# What Materials..



## Willow (Jun 1, 2010)

So I've been thinking for a while, and I don't know exactly if I'll ever do it or not, but it's always good to know in advance

Exactly what materials or programs does a person need for making comics?

Would using something like Photoshop be good enough, or is there more to it?


----------



## Watercolor_Lotus (Jun 1, 2010)

I've heard some people swear by MangaStudio, a program I think made specifically for comic making, but I suppose you could get by with just Photoshop, if you're doing it digitally. It might be easier if you had Illustrator in addition to PS, though. 

Traditionally, you'd need to choose something that would make a line - almost anything will do. There have been serious comics done with nothing more than ballpoint pens and cheap copy paper, though most professional comic artists love their bristol board and the tool of their choice. Common tools for comic artists include the brush, the nib pen, the technical pen, brush pens, and even just ordinary pencils.
Each has it's pros and cons, and some artists use all of the them.

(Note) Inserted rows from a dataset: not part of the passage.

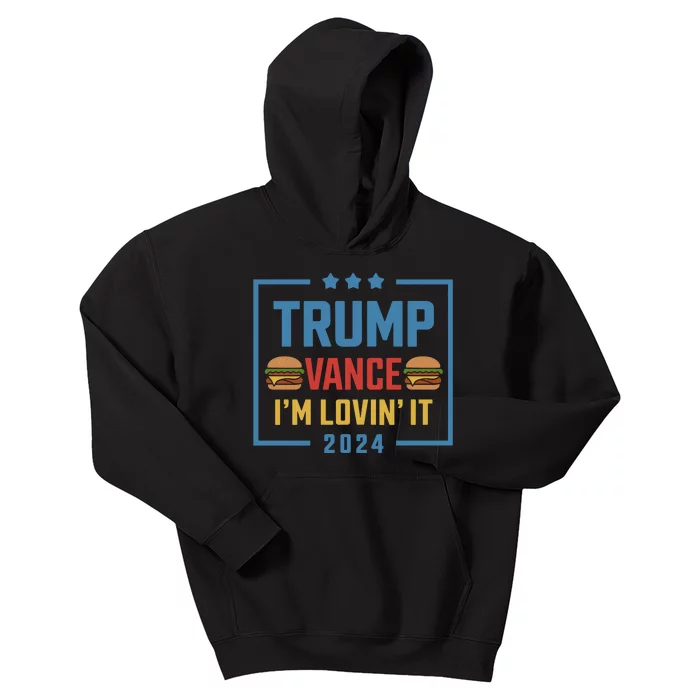 Trump Vance Im Lovin It Hamburger 2024 Election 2024 Kids Hoodie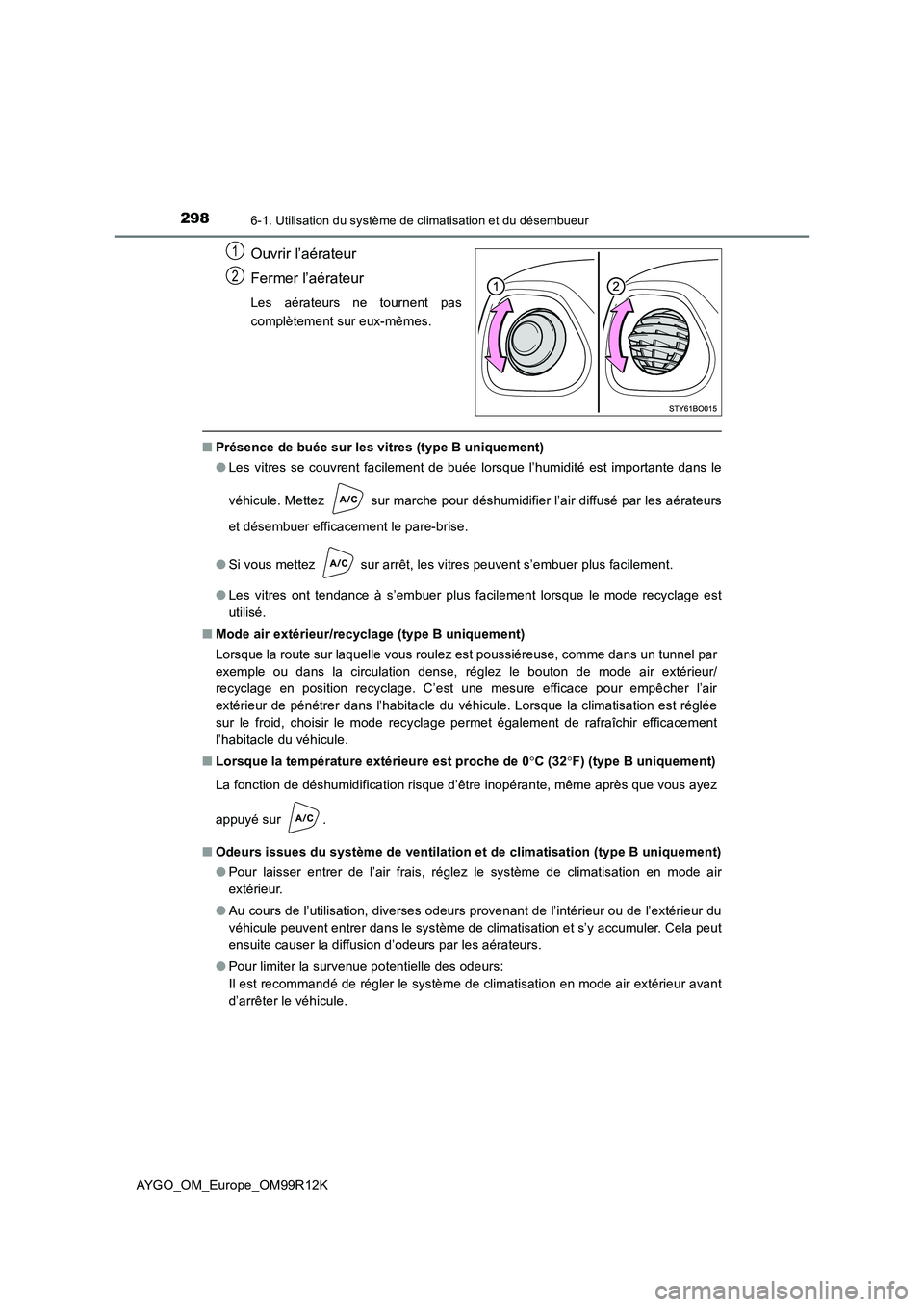 TOYOTA AYGO 2018 Notices Demploi (in French) 2986-1. Utilisation du système de climatisation et du désembueur
AYGO_OM_Europe_OM99R12K
Ouvrir l’aérateur
Fermer l’aérateur
Les aérateurs ne tournent pas
complètement sur eux-mêmes.
■ TOYOTA AYGO 2018 Notices Demploi (in French) 2986-1. Utilisation du système de climatisation et du désembueur
AYGO_OM_Europe_OM99R12K
Ouvrir l’aérateur
Fermer l’aérateur
Les aérateurs ne tournent pas
complètement sur eux-mêmes.
■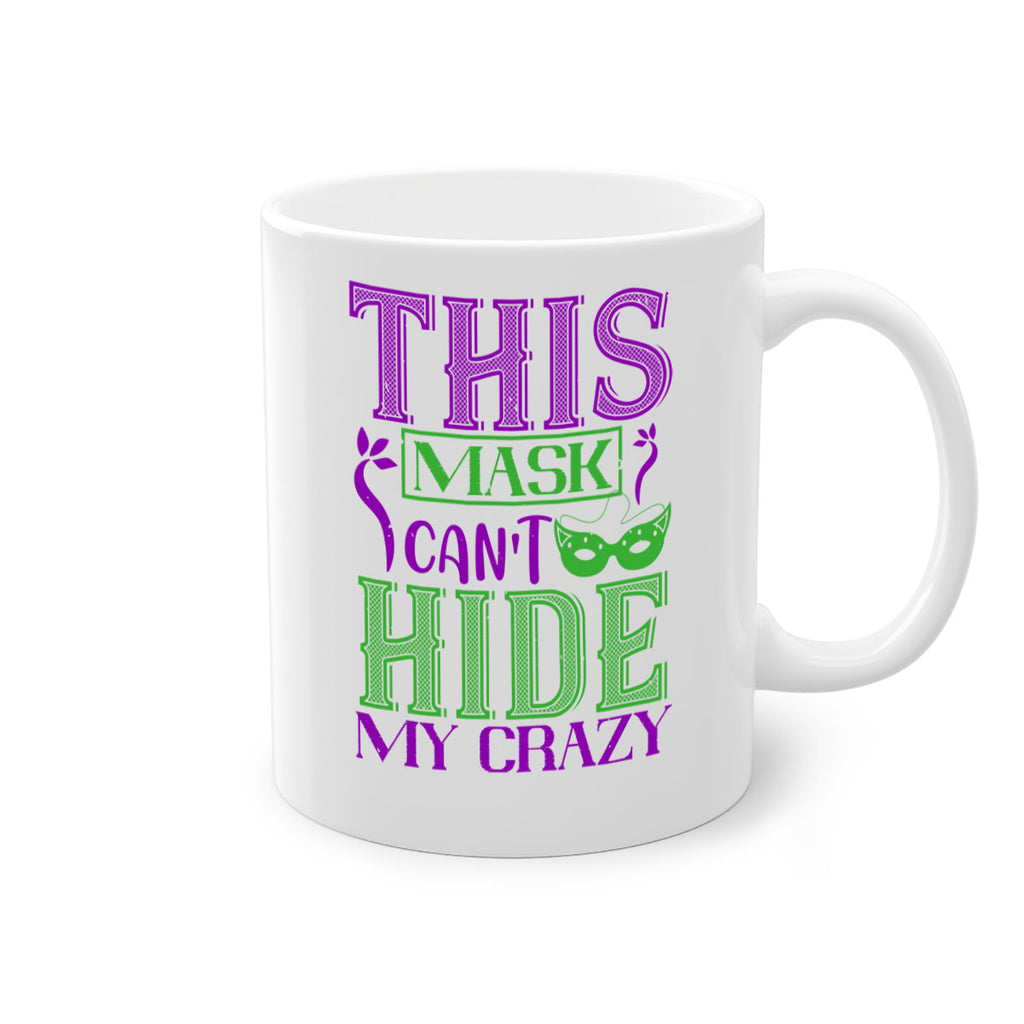 this mask can’t hide my crazy 35#- mardi gras-Mug / Coffee Cup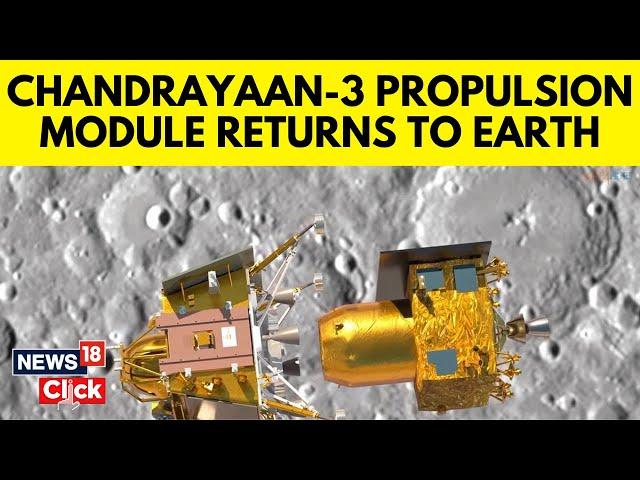 ISRO Moves Chandrayaan-3 Propulsion Module To Orbit Around Earth | Chandrayaan 3 News | N18V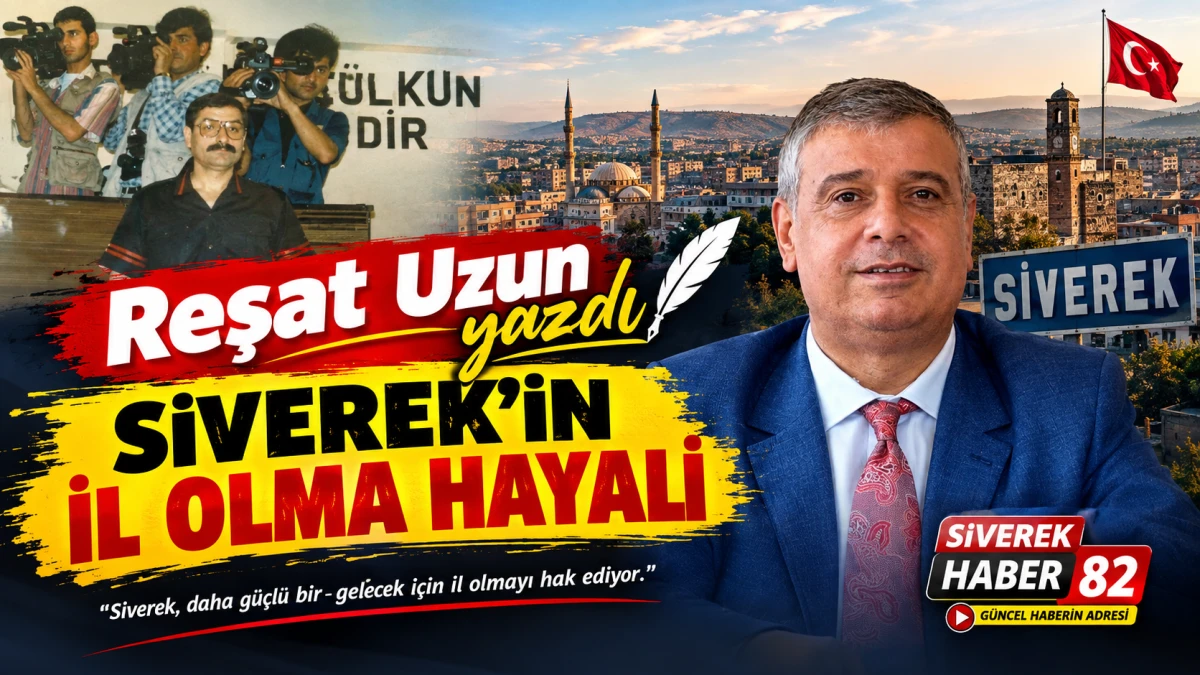 SİVEREK&rsquo;İN  İL OLMA HAYALİ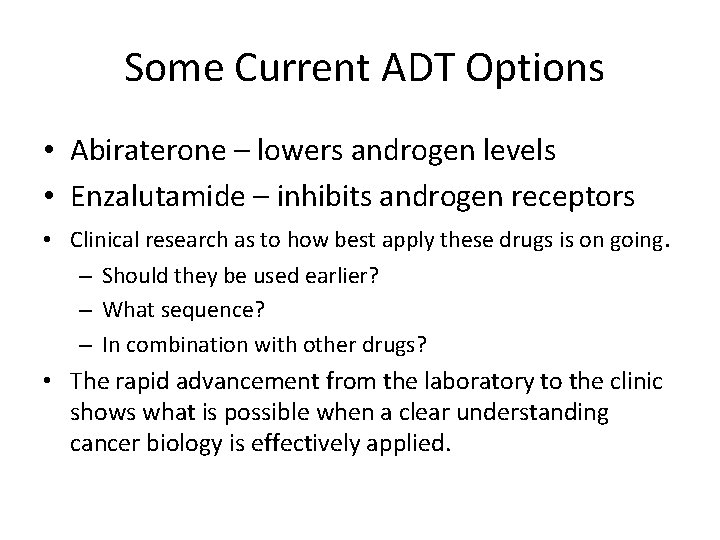  Some Current ADT Options • Abiraterone – lowers androgen levels • Enzalutamide –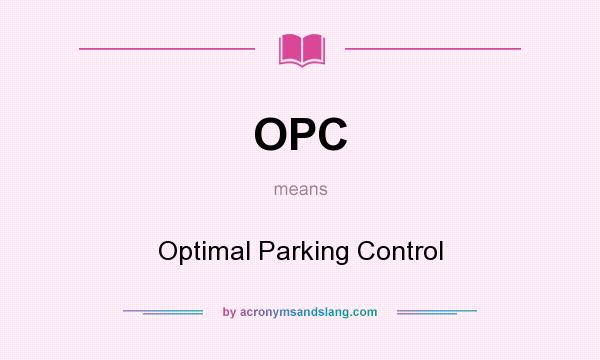 What does OPC mean? It stands for Optimal Parking Control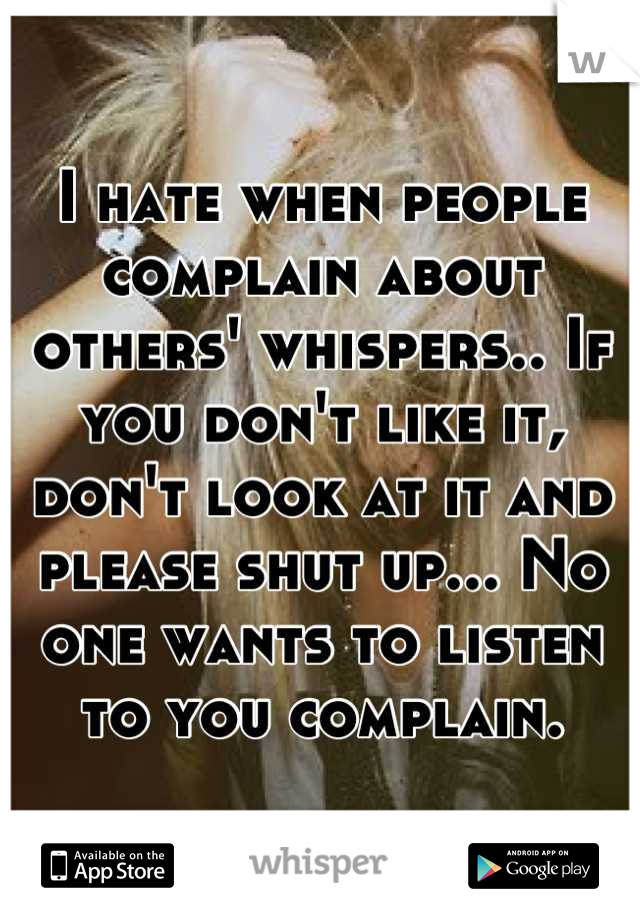I hate when people complain about others' whispers.. If you don't like it, don't look at it and please shut up... No one wants to listen to you complain.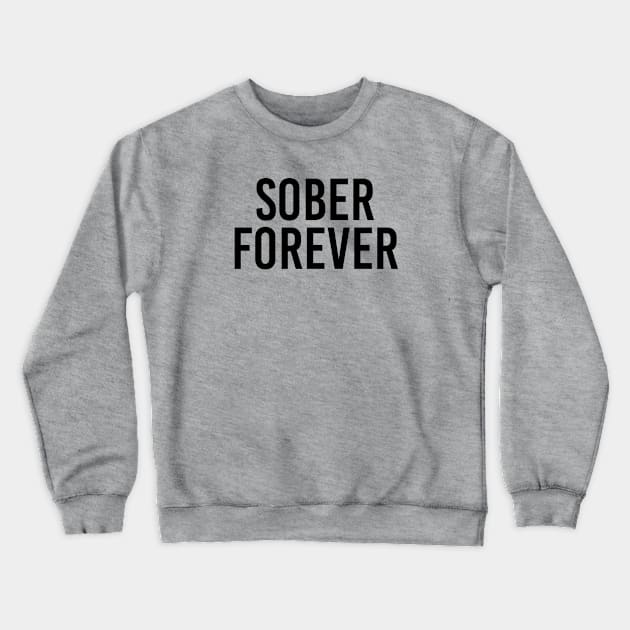 Sobriety Gift Sober Forever Crewneck Sweatshirt by kmcollectible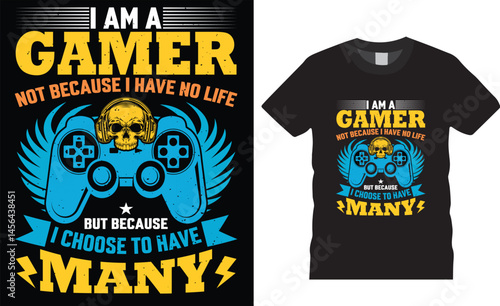 i am a gamer not because i have no life but because i choose to have many t shirt design template.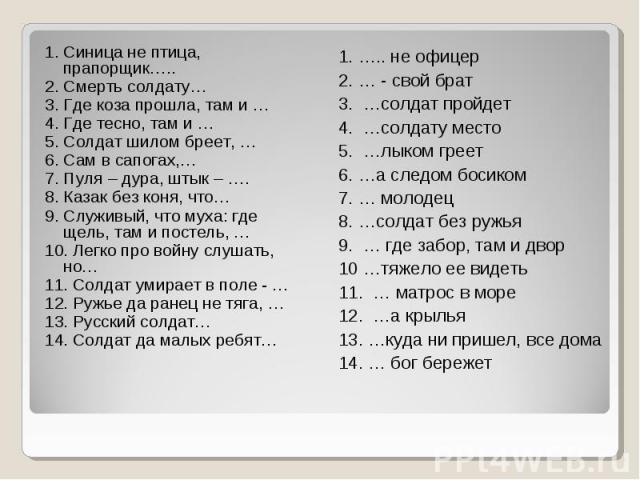 1. Синица не птица, прапорщик….. 2. Смерть солдату… 3. Где коза прошла, там и … 4. Где тесно, там и … 5. Солдат шилом бреет, … 6. Сам в сапогах,… 7. Пуля – дура, штык – …. 8. Казак без коня, что… 9. Служивый, что муха: где щель, там и постель, … 10.…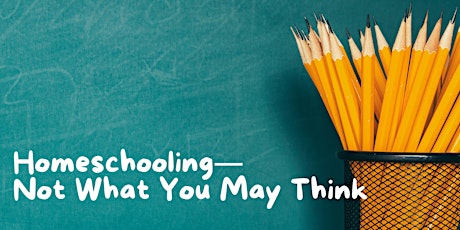 "Homeschooling—Not What You May Think" with Kathy Kuhl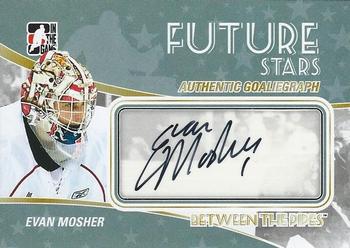 2010-11 In The Game Between The Pipes - Autographs #A-EM Evan Mosher  Front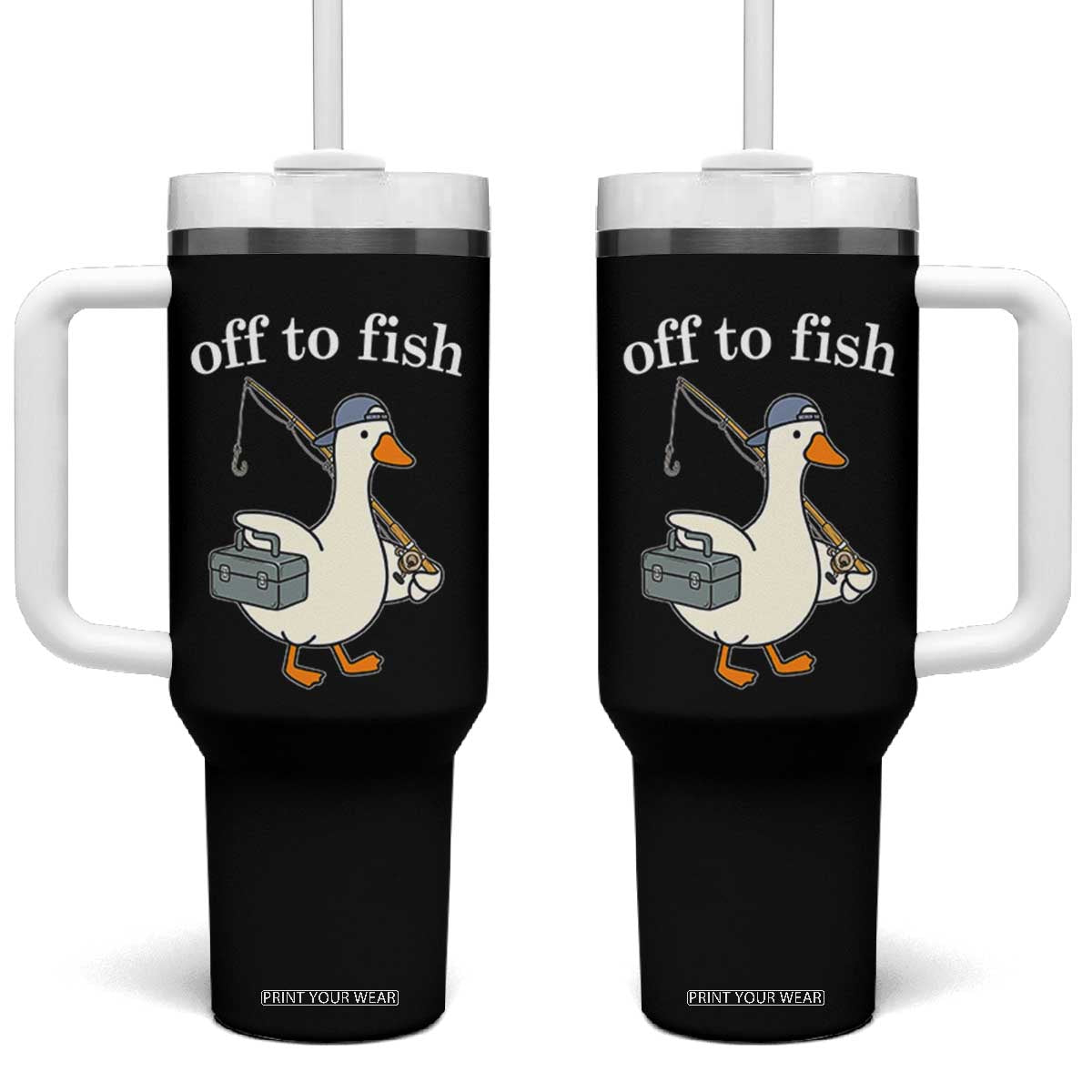 Funny Goose Fishing Tumbler With Handle Off to Fish Cute Waterfowl Angler Gift for Fishing Lovers TS10 One Size: 40 oz Black Print Your Wear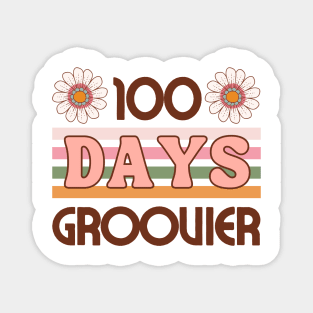 100 Days Groovier Magnet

I've got Scott McCloud's book Making Comics, if you're wondering where I'm getting this from, lol. It's an awesome book C:

Edit: The book is done in a comic format and apparently it was done almost entirely in Photoshop, so if Scott could do it you can do it ;P


----------



## KingCabbage (Jun 3, 2010)

Photoshop is more than adequate.  Really all you need is paper and a pen.


----------



## quoting_mungo (Jun 3, 2010)

The hard part about making comics isn't the art, anyway. It's the narrative. I've some kind of Sequential Arts diploma and I still don't quite have the hang of it. 

But yeah. Pen(cil) and paper is probably what you need. A ruler is good to have as well; straight panel borders vs uneven hand-drawn ones really make a huge difference to people's perception of your work. (I used to do my webcomic without panel borders at all. Oh, the negative feedback I've gotten from that design choice.) Don't hand-letter unless your lettering looks neat-and-legible enough (my own lettering is honestly kind of borderline), and also avoid using Comic Sans; Blambot has some nice, neat-looking free fonts.

If you want to use screentones, a cheap simple way of getting enough to get you by is picking up How to Draw Manga: Computones, which includes a CD with a very user-friendly Photoshop plugin for screentoning your work. I've got I think three volumes of that series as well as Deleter Comic Works, and while Deleter does some things more neatly, the Photoshop plugin is _so_ much easier to use Deleter admittedly does a lot of collecting dust.


----------